Le groupe pourrait également confirmer en partie l'ordonnance de Kacsmaryk, ce qui permettrait à la mifépristone de rester sur le marché, mais avec des restrictions importantes. C'est ce qu'avait fait une autre formation du cinquième circuit à un stade antérieur de l'affaire, bien qu'elle ait été rapidement annulée par l'ordonnance d'urgence de la Cour suprême.

Enfin, le tribunal pourrait estimer que les plaignants n'ont pas qualité pour agir, comme l'a soutenu le gouvernement, ce qui mettrait un terme à l'affaire, à moins qu'elle ne soit infirmée en appel.

Quelle que soit la décision du tribunal, la partie perdante aura la possibilité de faire appel devant l'ensemble du cinquième circuit, puis devant la Cour suprême des États-Unis. La mifépristone restera disponible sans aucune nouvelle restriction jusqu'à ce que tous ces appels soient terminés.

Les trois juges du panel de jeudi sont des conservateurs qui se sont toujours opposés au droit à l'avortement.

QU'EN EST-IL DE LA DÉCISION DE L'ÉTAT DE WASHINGTON ?

Quelques minutes après l'ordonnance de M. Kacsmaryk, le 7 avril, le juge Thomas Rice, du district de Spokane, dans l'État de Washington, a émis une injonction préliminaire interdisant à la FDA d'imposer de nouvelles restrictions à la mifépristone. Cette décision ne s'applique qu'à 17 États dirigés par des démocrates et au district de Columbia, qui avaient fait valoir que le gouvernement devrait assouplir les restrictions spéciales en matière de sécurité concernant la pilule.

L'injonction reste en vigueur. Elle serait en conflit direct avec toute décision future restreignant la mifépristone, qui devrait probablement faire l'objet d'une nouvelle procédure d'appel.

Y A-T-IL D'AUTRES ACTIONS EN JUSTICE CONCERNANT L'AUTORISATION DE LA MIFÉPRISTONE ?

Oui. La semaine dernière, des avorteurs de Virginie, du Kansas et du Montana ont intenté une action en justice contre la FDA, similaire à celle intentée par les États démocrates à Washington.

Le mois dernier, GenBioPro a poursuivi la FDA devant le tribunal fédéral de Baltimore, afin d'obtenir une ordonnance interdisant à l'agence de retirer le médicament du marché sans passer par une procédure formelle donnant à l'entreprise la possibilité d'être entendue.

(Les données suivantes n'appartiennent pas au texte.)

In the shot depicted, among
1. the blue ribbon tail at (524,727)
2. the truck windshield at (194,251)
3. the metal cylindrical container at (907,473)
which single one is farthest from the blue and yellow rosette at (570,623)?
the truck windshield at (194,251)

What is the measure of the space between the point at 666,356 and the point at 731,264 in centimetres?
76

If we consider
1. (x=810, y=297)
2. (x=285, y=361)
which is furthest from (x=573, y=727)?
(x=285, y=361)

GenBioPro affirme que la FDA ne peut pas simplement suspendre l'approbation sans une telle procédure, "quelles que soient les tentatives d'ingérence extérieures". Si elle aboutissait, cette action en justice créerait un autre conflit potentiel avec toute ordonnance future restreignant la mifépristone.

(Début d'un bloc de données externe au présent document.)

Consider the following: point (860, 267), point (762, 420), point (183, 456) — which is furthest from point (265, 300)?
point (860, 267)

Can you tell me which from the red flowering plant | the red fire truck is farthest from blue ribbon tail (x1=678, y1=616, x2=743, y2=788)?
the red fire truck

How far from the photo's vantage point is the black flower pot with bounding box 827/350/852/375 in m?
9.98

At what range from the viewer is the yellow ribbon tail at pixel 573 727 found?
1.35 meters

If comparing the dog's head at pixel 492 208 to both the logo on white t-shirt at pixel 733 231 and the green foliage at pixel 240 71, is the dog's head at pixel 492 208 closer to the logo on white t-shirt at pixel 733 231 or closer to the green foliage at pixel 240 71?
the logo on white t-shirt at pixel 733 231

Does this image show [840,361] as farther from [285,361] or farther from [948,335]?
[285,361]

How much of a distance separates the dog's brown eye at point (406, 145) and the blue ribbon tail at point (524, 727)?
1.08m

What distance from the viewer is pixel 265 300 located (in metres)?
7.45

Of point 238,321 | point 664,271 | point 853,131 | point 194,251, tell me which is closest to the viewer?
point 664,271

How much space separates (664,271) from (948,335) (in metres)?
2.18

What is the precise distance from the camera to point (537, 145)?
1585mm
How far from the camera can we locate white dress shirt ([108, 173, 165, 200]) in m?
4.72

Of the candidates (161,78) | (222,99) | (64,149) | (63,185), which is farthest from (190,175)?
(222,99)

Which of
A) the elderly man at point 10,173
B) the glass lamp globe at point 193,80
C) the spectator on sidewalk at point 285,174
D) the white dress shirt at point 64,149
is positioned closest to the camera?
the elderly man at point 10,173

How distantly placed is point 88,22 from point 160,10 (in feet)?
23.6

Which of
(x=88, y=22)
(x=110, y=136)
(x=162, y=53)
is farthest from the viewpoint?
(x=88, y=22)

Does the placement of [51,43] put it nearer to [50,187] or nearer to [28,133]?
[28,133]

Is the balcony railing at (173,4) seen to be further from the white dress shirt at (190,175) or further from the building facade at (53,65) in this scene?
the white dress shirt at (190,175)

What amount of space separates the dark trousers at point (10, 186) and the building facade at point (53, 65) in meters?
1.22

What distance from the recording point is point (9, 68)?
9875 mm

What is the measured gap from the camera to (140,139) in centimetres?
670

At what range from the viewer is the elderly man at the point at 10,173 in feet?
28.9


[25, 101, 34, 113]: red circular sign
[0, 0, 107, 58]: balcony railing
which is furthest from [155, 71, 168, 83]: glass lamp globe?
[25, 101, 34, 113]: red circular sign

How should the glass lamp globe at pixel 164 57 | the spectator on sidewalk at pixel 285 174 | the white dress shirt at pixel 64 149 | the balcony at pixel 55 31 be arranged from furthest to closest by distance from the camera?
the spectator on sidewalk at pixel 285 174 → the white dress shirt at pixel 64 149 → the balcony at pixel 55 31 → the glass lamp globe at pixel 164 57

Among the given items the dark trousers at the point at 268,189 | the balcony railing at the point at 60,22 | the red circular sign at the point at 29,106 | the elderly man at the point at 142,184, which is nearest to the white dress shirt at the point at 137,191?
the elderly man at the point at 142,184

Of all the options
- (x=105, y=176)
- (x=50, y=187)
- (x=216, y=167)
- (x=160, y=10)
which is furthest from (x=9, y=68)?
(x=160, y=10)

GenBioPro conteste également l'interdiction de l'avortement en Virginie occidentale dans une autre action en justice, tandis qu'un médecin de Caroline du Nord conteste les restrictions imposées à la mifépristone dans cet État. Les deux actions en justice affirment que les lois de l'État sont en contradiction avec l'approbation de la mifépristone par la FDA.

QUAND L'AFFAIRE DU TEXAS SERA-T-ELLE DÉFINITIVEMENT TRANCHÉE ?

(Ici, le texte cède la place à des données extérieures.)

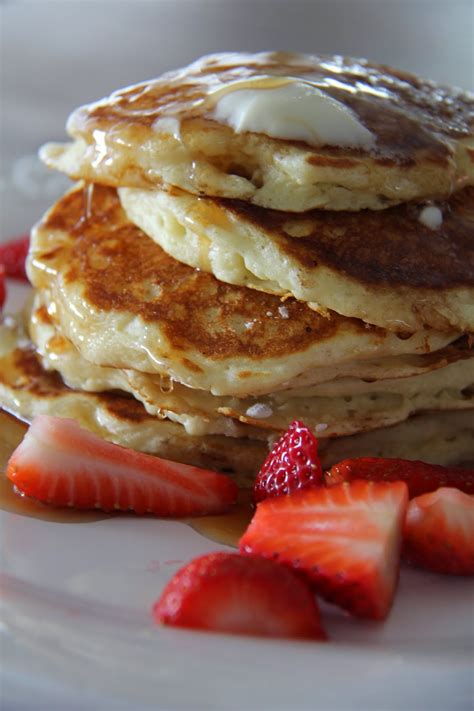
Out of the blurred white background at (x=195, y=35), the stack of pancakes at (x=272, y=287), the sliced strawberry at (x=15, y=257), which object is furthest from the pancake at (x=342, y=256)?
the blurred white background at (x=195, y=35)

Une fois que tous les appels concernant l'injonction préliminaire seront terminés, l'affaire pourra être jugée sur le fond par M. Kacsmaryk, ce qui donnera aux deux parties la possibilité de présenter des éléments de preuve. Les deux parties auront ainsi l'occasion de présenter des éléments de preuve, notamment sur la procédure suivie par la FDA pour approuver la mifépristone et sur les antécédents du médicament en matière de sécurité.

M. Kacsmaryk peut ensuite statuer sur l'affaire sans procès (jugement sommaire) ou tenir un procès avec témoignages.

Le jugement final de Kacsmaryk pourrait ne pas être rendu avant des mois, voire des années. Une fois qu'il aura été rendu, la partie perdante aura à nouveau la possibilité de faire appel auprès de la cinquième instance et, éventuellement, de la Cour suprême.